## Description of the task
Your job is to return every line in the data holding the string "Petroica".

## Input records

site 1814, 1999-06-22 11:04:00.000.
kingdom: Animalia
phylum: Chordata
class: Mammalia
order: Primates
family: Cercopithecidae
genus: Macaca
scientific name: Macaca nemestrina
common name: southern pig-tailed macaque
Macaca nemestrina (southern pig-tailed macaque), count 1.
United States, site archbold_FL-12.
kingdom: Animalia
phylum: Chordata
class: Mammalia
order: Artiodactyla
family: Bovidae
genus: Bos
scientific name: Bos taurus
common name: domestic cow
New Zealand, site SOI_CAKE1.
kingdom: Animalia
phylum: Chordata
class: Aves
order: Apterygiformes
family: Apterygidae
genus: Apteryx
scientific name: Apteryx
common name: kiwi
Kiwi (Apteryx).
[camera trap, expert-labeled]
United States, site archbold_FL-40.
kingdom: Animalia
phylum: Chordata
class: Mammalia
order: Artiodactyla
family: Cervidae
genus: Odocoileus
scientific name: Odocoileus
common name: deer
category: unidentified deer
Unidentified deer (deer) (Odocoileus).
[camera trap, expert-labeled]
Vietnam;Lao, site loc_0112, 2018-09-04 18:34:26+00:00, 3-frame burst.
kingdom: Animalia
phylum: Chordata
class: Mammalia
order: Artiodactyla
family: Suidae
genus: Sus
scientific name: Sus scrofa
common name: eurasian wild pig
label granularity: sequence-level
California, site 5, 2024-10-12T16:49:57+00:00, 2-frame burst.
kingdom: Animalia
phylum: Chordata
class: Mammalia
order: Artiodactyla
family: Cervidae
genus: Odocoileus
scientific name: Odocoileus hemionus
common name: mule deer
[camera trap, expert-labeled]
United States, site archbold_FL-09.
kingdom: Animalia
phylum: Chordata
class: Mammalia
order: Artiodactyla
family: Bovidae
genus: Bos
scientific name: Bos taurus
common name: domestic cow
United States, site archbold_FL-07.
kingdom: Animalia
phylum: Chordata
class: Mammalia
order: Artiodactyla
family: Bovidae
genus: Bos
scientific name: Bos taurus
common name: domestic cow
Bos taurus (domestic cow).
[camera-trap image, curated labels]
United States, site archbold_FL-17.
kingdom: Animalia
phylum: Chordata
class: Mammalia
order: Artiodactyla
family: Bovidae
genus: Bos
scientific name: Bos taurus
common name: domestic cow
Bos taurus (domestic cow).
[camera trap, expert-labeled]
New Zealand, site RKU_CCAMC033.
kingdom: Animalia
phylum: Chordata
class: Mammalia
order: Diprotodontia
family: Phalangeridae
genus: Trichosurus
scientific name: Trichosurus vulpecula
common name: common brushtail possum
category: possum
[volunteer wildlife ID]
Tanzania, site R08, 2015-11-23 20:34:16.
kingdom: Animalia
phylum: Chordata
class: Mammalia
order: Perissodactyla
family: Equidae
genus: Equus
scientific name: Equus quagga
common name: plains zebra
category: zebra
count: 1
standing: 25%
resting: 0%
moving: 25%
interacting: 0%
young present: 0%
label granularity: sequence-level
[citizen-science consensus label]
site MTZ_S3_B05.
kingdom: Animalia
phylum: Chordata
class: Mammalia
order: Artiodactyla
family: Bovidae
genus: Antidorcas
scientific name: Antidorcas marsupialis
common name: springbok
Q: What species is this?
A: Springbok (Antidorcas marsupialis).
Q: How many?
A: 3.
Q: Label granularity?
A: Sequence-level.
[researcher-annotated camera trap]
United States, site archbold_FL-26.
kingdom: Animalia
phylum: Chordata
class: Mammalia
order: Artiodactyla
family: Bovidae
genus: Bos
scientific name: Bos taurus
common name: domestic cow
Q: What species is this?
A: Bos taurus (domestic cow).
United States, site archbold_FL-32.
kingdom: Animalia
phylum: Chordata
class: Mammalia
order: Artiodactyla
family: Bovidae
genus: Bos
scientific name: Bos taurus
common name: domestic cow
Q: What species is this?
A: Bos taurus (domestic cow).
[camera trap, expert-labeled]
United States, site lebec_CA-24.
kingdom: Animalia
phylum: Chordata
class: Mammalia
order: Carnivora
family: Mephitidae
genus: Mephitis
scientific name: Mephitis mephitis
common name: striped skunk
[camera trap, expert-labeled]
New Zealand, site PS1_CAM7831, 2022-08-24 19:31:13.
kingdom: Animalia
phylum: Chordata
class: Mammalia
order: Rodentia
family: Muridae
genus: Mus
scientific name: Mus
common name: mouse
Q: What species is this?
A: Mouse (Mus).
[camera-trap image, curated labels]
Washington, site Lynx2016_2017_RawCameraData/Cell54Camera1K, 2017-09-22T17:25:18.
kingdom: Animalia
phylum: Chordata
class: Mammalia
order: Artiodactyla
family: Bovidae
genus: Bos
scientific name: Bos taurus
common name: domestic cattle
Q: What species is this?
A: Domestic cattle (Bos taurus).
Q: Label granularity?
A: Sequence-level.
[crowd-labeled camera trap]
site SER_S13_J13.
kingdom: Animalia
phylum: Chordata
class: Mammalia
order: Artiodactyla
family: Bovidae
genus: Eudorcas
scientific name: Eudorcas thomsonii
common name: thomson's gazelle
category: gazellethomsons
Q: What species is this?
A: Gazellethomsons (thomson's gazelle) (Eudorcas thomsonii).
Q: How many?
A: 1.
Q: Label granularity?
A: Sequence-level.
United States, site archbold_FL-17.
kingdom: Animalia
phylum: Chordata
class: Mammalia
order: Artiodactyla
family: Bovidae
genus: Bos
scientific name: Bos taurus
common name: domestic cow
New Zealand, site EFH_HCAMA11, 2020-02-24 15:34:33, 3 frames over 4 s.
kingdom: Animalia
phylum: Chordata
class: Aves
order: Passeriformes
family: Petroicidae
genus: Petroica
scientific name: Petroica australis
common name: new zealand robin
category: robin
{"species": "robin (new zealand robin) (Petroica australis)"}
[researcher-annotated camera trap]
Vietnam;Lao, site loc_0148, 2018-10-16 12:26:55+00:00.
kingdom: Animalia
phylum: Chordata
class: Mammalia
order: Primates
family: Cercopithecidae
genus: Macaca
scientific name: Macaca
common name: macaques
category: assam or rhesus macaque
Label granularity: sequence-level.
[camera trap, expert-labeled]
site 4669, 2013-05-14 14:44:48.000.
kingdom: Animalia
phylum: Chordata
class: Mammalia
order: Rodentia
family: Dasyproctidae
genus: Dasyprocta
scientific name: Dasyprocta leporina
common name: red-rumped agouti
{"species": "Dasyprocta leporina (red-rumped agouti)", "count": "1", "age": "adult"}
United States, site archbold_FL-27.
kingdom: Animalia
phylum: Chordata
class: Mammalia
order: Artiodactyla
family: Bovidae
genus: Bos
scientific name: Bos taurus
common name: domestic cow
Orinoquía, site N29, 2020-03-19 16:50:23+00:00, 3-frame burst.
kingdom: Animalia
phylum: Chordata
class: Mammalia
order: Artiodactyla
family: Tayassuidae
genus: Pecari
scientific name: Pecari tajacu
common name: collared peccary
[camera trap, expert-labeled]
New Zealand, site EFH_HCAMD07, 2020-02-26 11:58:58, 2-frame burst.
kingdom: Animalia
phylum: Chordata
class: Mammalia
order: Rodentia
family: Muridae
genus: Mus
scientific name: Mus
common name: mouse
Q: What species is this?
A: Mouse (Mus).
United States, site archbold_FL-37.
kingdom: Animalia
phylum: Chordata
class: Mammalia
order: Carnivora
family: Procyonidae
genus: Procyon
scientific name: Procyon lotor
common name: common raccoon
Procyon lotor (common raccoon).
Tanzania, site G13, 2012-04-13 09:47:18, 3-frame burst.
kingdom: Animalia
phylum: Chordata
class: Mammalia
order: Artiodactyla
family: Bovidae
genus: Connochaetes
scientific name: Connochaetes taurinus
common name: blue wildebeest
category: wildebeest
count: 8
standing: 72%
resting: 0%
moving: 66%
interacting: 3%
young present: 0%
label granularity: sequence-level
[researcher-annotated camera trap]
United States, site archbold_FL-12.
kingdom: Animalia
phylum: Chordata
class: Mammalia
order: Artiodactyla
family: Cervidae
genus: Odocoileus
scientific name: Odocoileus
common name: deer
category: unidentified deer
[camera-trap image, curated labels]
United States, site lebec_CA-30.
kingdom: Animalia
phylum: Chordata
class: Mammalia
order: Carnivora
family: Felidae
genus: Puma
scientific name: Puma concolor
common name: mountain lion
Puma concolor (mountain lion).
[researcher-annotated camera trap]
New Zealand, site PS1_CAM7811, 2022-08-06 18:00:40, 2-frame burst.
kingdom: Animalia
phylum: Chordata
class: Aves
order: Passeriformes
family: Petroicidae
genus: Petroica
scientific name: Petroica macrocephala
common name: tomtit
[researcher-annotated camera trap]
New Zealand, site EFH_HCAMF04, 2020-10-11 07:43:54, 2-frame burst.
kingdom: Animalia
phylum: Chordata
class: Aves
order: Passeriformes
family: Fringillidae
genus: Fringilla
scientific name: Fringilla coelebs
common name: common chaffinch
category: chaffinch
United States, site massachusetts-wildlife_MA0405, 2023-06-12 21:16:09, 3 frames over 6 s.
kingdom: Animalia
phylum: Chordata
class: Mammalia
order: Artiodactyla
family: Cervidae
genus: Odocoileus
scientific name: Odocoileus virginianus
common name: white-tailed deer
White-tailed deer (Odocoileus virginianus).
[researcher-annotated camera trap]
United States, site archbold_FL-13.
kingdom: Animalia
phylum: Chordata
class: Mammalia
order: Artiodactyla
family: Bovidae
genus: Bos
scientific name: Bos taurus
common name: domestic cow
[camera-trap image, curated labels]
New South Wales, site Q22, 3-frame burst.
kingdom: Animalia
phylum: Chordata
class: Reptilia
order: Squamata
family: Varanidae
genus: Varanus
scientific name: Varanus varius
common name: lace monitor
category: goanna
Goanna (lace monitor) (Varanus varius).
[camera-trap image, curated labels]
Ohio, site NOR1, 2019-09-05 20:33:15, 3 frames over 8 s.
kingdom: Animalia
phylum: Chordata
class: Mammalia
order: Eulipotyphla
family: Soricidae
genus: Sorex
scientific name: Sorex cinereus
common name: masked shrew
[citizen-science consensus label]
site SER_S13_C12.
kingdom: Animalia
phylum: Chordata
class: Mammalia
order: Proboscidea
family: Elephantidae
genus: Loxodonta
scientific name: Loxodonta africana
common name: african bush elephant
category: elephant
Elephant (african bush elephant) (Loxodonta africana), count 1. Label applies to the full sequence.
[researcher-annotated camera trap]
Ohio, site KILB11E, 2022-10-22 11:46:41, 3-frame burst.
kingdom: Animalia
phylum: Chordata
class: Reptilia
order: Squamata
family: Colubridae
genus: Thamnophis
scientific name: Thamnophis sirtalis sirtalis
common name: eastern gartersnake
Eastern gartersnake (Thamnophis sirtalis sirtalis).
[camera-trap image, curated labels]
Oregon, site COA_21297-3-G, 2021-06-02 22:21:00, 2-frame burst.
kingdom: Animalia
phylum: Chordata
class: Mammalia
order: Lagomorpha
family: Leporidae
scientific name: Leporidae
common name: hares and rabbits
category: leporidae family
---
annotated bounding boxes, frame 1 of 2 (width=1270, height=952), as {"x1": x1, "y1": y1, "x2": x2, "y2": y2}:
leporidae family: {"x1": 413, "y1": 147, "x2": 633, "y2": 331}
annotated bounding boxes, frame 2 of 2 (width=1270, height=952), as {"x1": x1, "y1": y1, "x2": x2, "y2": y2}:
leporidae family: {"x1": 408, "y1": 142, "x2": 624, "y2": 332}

## Exercise answer
genus: Petroica
scientific name: Petroica australis
{"species": "robin (new zealand robin) (Petroica australis)"}
genus: Petroica
scientific name: Petroica macrocephala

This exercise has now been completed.